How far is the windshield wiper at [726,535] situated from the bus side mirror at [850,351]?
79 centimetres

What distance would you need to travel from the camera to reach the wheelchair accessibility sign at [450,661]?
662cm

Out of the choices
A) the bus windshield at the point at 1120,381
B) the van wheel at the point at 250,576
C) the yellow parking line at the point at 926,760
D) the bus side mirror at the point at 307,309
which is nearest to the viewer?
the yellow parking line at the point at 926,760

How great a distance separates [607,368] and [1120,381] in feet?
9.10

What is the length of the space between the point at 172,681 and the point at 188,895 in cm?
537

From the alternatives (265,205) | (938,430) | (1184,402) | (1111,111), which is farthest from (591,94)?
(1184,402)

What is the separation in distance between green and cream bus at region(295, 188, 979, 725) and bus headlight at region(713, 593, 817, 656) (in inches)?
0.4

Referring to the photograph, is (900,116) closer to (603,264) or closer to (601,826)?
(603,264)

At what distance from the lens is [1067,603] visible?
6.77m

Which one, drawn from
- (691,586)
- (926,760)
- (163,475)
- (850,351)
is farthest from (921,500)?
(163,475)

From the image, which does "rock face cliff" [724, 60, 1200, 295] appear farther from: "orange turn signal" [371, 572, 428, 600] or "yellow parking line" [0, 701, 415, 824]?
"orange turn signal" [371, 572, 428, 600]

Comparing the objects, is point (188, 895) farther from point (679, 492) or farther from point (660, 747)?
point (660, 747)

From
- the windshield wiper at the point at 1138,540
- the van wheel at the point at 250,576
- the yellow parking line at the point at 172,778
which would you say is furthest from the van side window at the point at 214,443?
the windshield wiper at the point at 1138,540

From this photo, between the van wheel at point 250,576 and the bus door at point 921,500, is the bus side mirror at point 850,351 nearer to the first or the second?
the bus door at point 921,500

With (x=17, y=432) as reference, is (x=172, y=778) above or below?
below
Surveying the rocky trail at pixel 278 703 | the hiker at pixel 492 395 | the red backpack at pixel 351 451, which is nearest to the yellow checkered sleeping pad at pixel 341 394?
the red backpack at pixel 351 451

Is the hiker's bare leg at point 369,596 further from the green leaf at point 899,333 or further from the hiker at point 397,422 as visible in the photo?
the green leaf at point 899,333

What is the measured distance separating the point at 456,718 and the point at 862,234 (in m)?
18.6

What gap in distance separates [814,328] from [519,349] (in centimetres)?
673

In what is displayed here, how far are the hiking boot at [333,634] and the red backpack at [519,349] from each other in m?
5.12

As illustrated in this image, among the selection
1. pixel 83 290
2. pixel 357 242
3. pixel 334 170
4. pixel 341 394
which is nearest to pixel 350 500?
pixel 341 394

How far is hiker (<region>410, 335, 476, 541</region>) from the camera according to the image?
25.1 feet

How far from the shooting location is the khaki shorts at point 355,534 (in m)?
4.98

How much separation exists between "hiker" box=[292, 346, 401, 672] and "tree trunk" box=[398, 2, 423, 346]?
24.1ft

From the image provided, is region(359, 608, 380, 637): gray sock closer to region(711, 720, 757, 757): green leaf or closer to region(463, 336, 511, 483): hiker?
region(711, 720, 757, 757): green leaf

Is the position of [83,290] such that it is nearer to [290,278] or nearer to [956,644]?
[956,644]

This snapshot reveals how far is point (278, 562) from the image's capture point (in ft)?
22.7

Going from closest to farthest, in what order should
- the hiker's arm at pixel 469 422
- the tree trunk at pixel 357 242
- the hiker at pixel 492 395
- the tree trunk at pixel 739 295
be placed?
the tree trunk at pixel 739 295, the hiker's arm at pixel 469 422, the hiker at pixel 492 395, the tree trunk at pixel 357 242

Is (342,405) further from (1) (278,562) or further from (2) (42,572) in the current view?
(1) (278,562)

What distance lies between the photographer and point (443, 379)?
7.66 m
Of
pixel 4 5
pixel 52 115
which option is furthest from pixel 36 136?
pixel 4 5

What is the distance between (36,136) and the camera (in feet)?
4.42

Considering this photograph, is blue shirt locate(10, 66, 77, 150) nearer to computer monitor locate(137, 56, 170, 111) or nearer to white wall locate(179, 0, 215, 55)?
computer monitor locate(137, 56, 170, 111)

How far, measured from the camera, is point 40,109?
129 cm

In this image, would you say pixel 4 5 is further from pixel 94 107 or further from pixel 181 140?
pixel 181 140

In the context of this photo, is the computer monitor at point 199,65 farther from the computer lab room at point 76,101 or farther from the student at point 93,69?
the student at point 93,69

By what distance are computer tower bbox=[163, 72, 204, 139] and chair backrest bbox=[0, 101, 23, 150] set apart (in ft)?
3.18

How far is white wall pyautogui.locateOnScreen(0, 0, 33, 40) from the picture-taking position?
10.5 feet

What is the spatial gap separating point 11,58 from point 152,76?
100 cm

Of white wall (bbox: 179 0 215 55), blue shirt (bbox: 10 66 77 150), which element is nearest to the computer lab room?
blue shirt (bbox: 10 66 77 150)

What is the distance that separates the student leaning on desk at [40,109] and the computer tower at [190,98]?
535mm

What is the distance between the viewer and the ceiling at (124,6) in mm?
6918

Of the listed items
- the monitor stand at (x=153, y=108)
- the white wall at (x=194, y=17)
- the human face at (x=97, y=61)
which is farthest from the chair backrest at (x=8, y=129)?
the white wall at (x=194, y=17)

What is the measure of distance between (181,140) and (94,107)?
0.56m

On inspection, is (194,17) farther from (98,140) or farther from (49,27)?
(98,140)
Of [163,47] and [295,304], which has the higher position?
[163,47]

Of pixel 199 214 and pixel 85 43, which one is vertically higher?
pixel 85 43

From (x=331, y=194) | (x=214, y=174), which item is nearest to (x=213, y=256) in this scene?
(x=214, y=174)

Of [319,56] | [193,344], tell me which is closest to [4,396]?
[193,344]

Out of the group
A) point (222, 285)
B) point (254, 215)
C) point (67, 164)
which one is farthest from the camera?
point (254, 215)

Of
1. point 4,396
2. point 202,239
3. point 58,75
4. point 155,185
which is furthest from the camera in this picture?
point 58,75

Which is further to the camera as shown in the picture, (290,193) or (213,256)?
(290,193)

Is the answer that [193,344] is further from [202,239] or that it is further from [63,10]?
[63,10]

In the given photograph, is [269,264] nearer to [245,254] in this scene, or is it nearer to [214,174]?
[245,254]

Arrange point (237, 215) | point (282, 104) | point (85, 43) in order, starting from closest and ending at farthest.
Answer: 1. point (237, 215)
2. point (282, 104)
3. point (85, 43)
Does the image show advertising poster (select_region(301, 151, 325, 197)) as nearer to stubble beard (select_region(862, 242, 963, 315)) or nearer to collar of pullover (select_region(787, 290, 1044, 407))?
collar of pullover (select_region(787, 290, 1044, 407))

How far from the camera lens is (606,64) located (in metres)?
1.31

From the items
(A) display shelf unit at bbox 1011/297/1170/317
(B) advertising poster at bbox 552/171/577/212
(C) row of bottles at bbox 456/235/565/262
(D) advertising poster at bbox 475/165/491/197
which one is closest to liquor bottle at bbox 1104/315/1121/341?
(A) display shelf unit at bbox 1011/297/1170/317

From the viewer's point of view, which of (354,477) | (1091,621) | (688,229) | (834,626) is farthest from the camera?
○ ○ ○ ○ ○ ○ ○
__TASK OBJECTIVE__: Report how many rows of the data above contain the string "line", treating uppercase and lowercase as different, and give only the number.

__EXERCISE RESPONSE__: 4